Where other bands wore the clothes, though, Korn sublimated them into the edgy outsider culture. Twisting the popular schoolyard conceit that adidas is an acronym for All Day I Dream About Sex, 1997 single A.D.I.D.A.S. dared play with the sort of filth-under-the-fingernails sleaze and sexual self-deprecation that was unimaginable from nu-metal contemporaries who pushed a more toxic machismo. JD explains that it also reflected how ubiquitous the adidas brand had been as a kid in America, and that it was as ripe for nightmarish subversion as swing-sets and hopscotch courts. Even the title of parent album Life Is Peachy referenced American teens’ Pee-Chee All Season Portfolio which they’d commonly carve up to say ‘Life is Peachy, but sex is an All-Season sport’ (Pee-Chee declined to have their product depicted on the record’s artwork).
“It was some childish shit,” Jonathan shrugs, “but it worked, because we were kids at the time.”
adidas were more open to on-trend exposure, giving Korn some free merch to wear onstage in return for the massive levels of free advertising they were getting. Where Run-D.M.C. had parleyed their unofficial brand representation into a very real working relationship, which culminated with 1986 banger My adidas, however, the German giant refused the metallers the same deal.
“Get this shit,” JD shakes his head, clearly still sore from the slight. “Their reply was, ‘adidas is a sports company. We do sports, not music.’ I would look out into the crowd and see all these kids wearing adidas shit at our shows, but they couldn’t do anything for us. Then you’ve got Kanye West and all these other people with their own [custom] shoes [in the years since]. What the flying fuck?!”

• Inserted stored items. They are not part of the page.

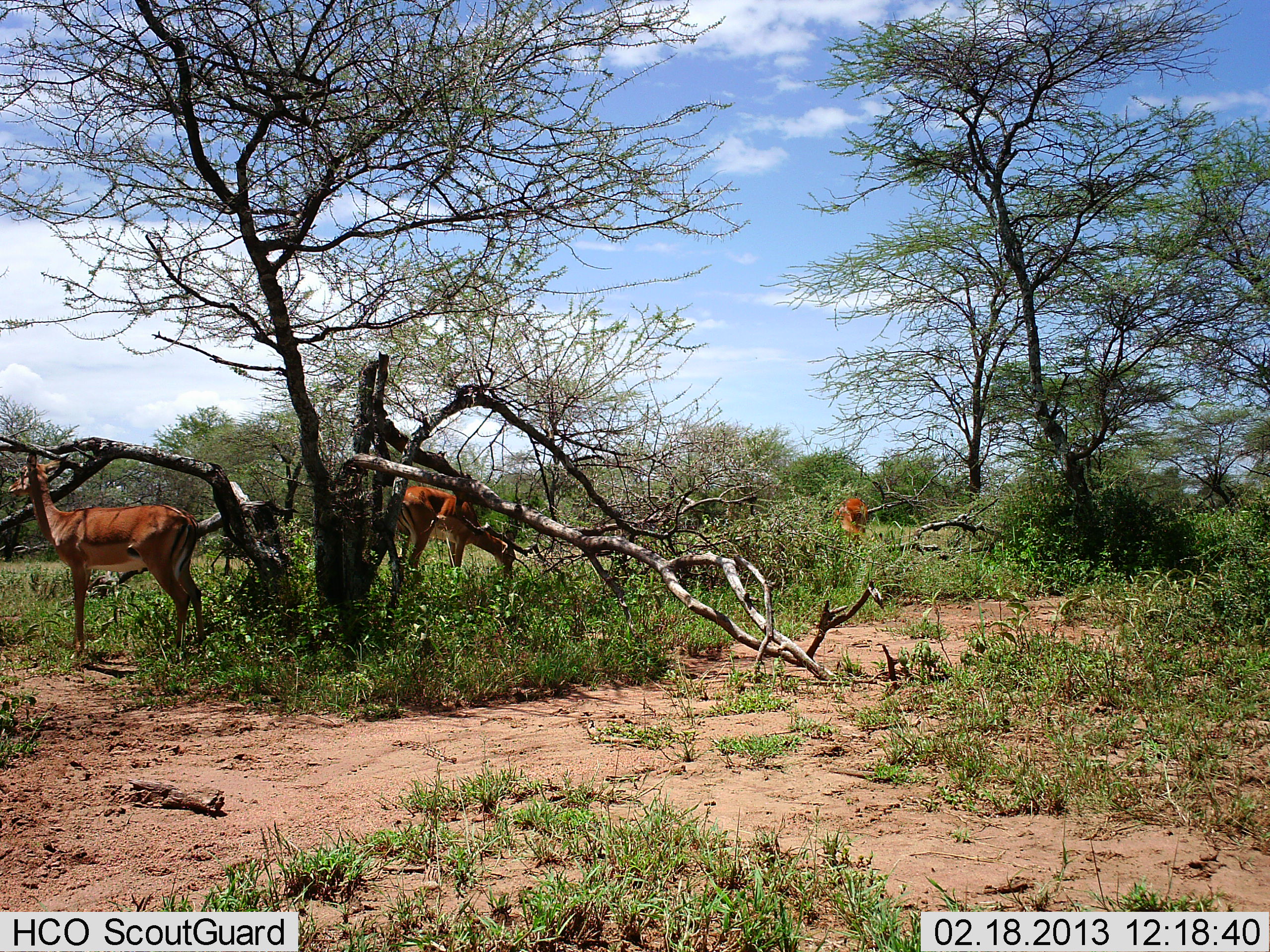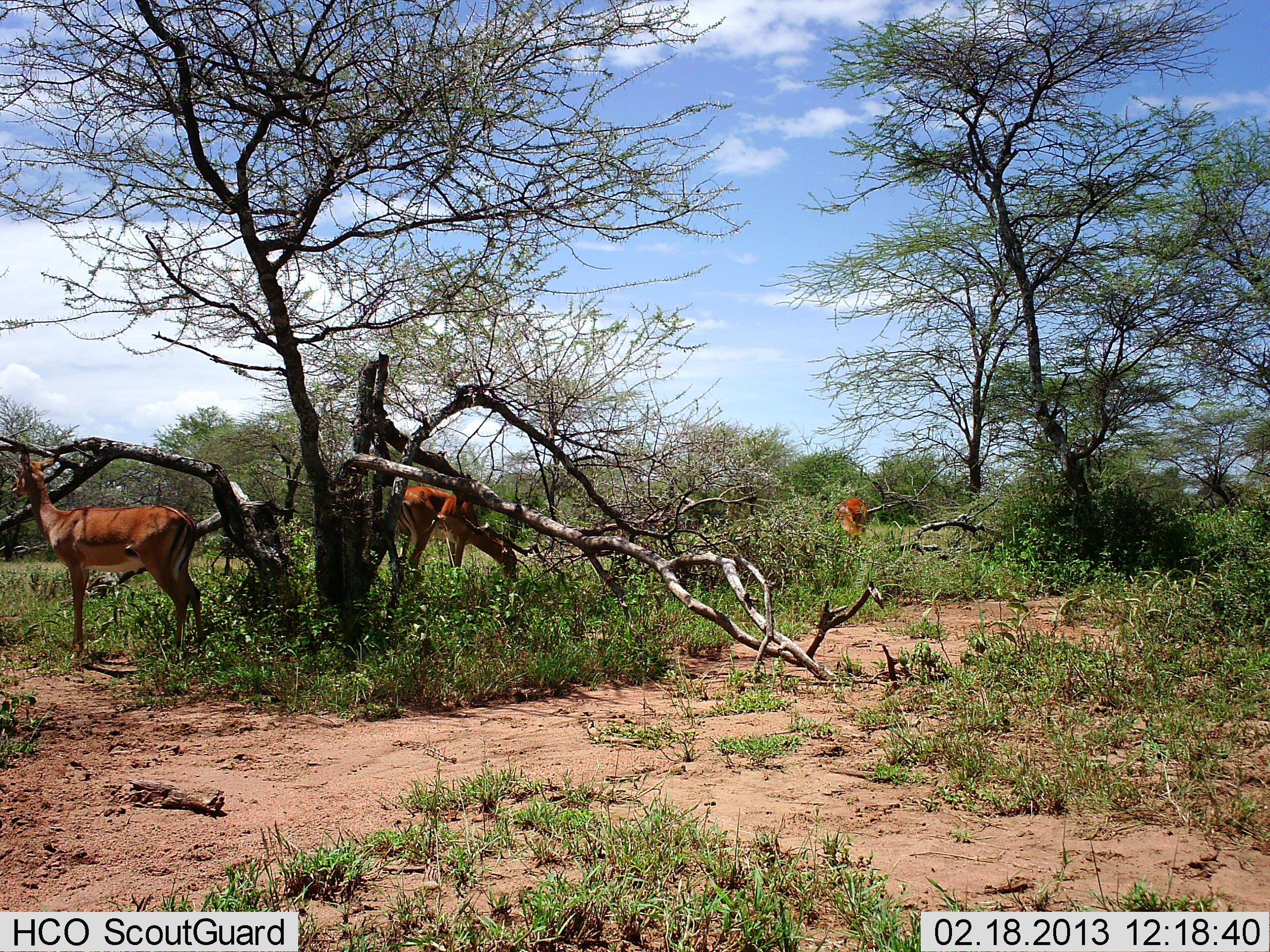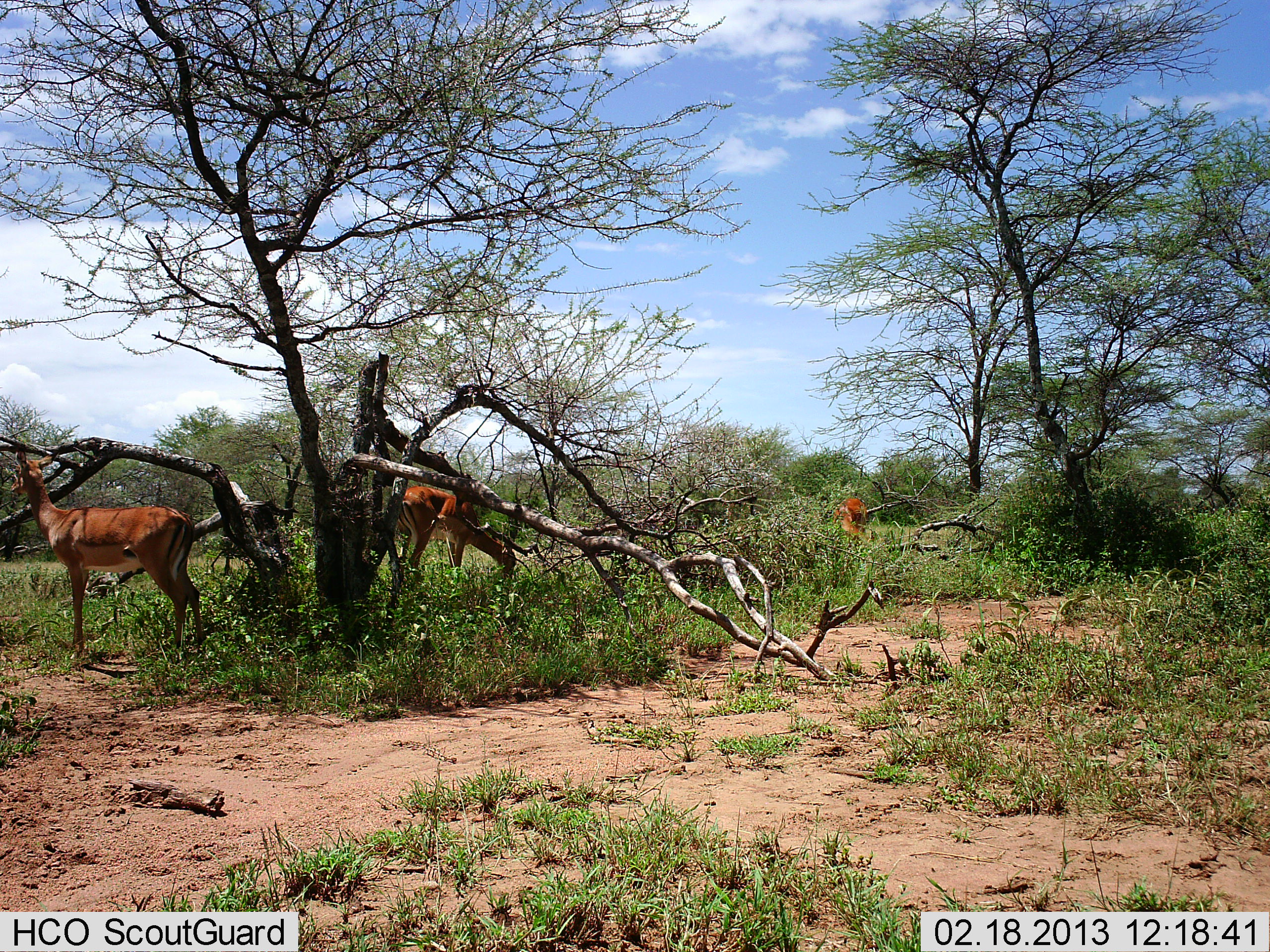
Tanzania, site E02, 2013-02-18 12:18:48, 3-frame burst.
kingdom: Animalia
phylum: Chordata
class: Mammalia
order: Artiodactyla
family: Bovidae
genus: Aepyceros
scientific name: Aepyceros melampus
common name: impala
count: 3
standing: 75%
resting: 4%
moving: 4%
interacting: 0%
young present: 0%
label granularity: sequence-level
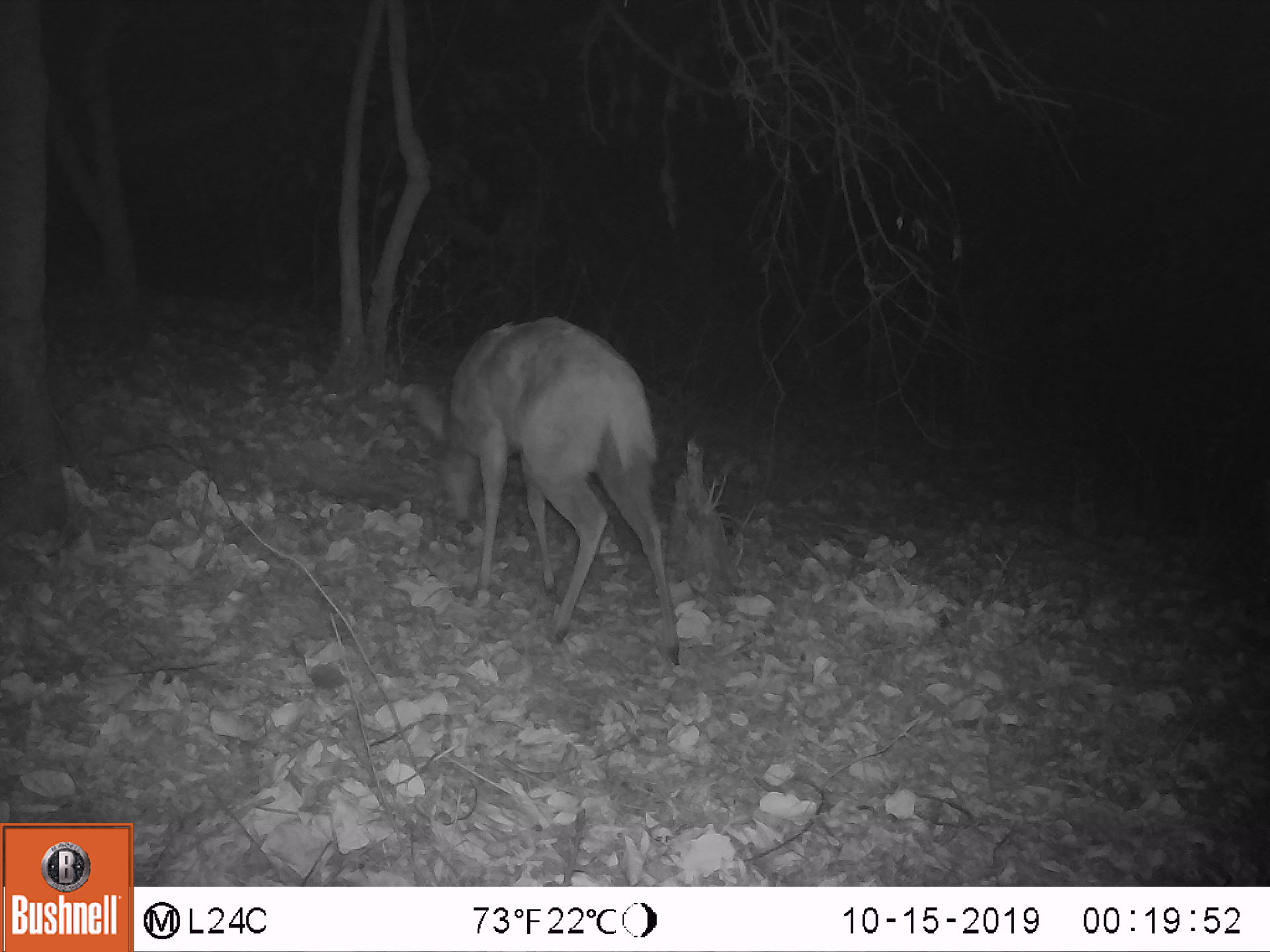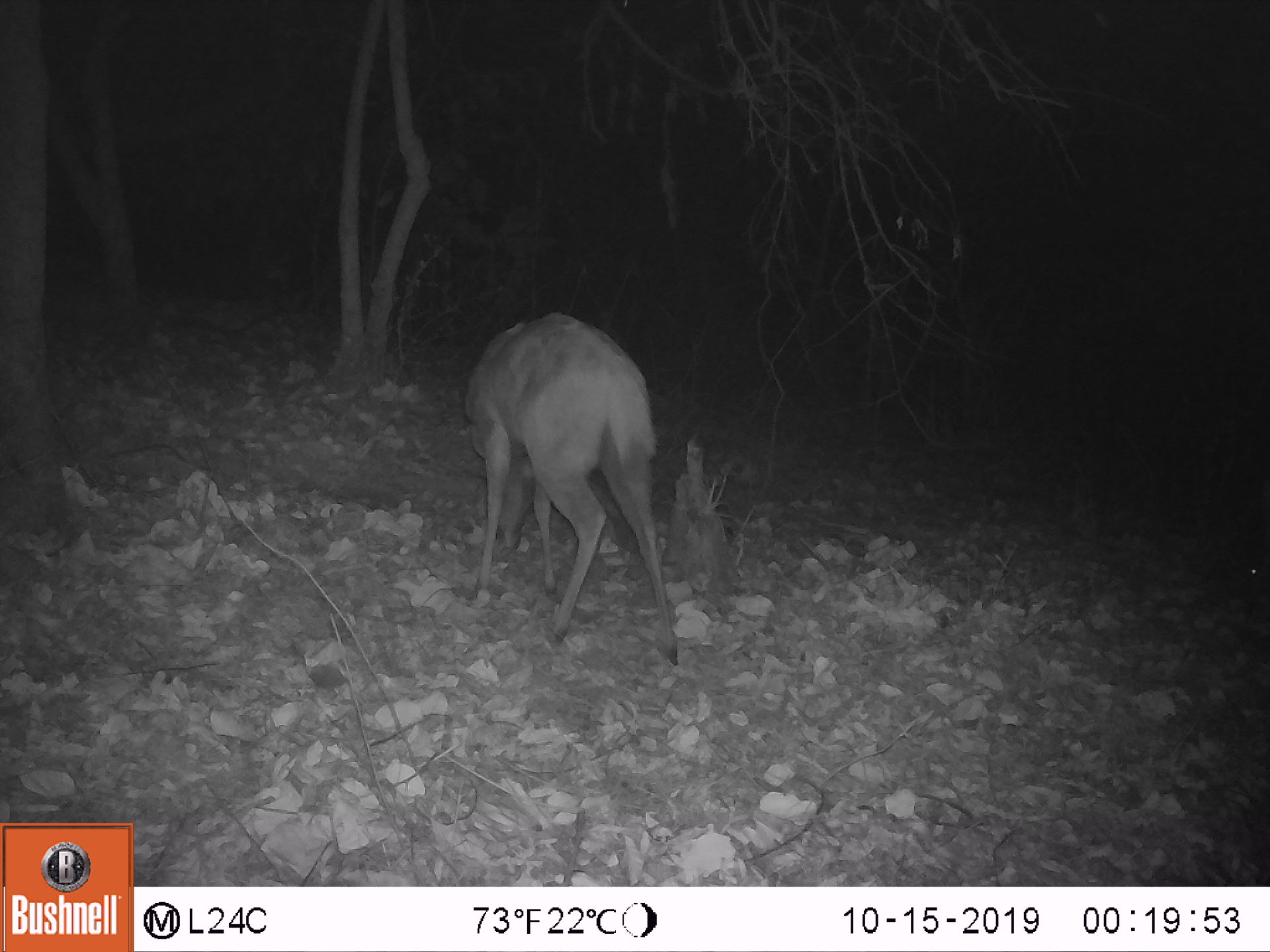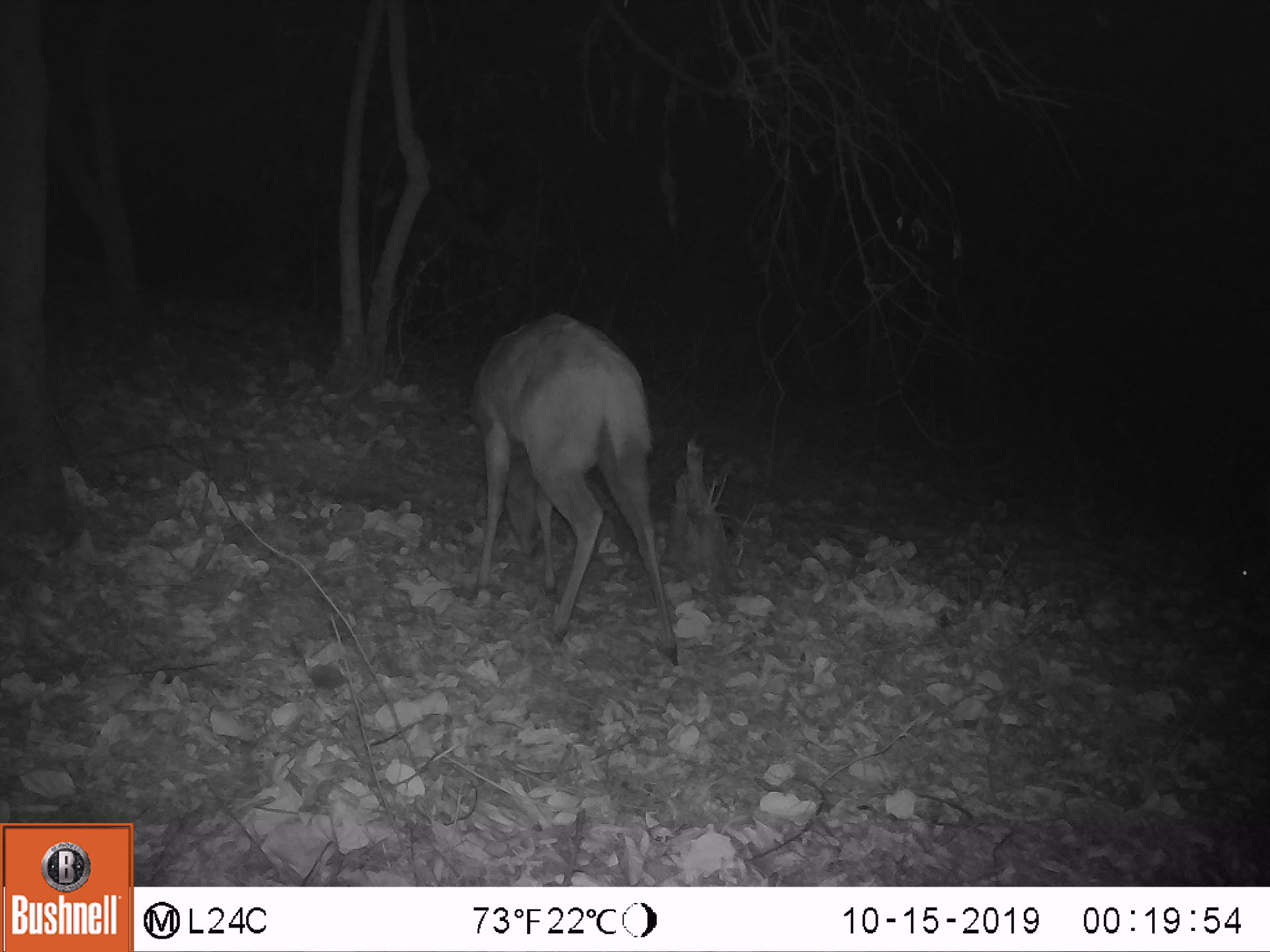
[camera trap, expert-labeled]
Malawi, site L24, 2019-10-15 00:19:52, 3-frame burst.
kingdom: Animalia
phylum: Chordata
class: Mammalia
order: Artiodactyla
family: Bovidae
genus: Tragelaphus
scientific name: Tragelaphus sylvaticus sylvaticus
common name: cape bushbuck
Cape bushbuck (Tragelaphus sylvaticus sylvaticus), count 1.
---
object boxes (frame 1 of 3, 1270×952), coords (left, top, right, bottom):
cape bushbuck: (392, 307, 681, 669)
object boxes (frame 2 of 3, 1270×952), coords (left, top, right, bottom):
cape bushbuck: (461, 301, 676, 670)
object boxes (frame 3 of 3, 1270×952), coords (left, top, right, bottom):
cape bushbuck: (452, 301, 682, 669)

Refusing to miss an opportunity, Puma (the rival sportswear company started by Rudolf Dassler, brother of adidas founder Adi Dassler) signed Korn to what was reportedly a $500,000 deal in 1998, actively featuring the band and their music in Kevin Kerslake-directed advertisements while directly targeting nu-metal fans. “We switched to Puma because they told us they’d put us in a commercial and give us a little money to wear their shit,” Jon says, simply. “We were just like, ’Fuck yeah! That’s more than adidas ever did for us!’ It wasn’t a sell-out thing. It was about respect.”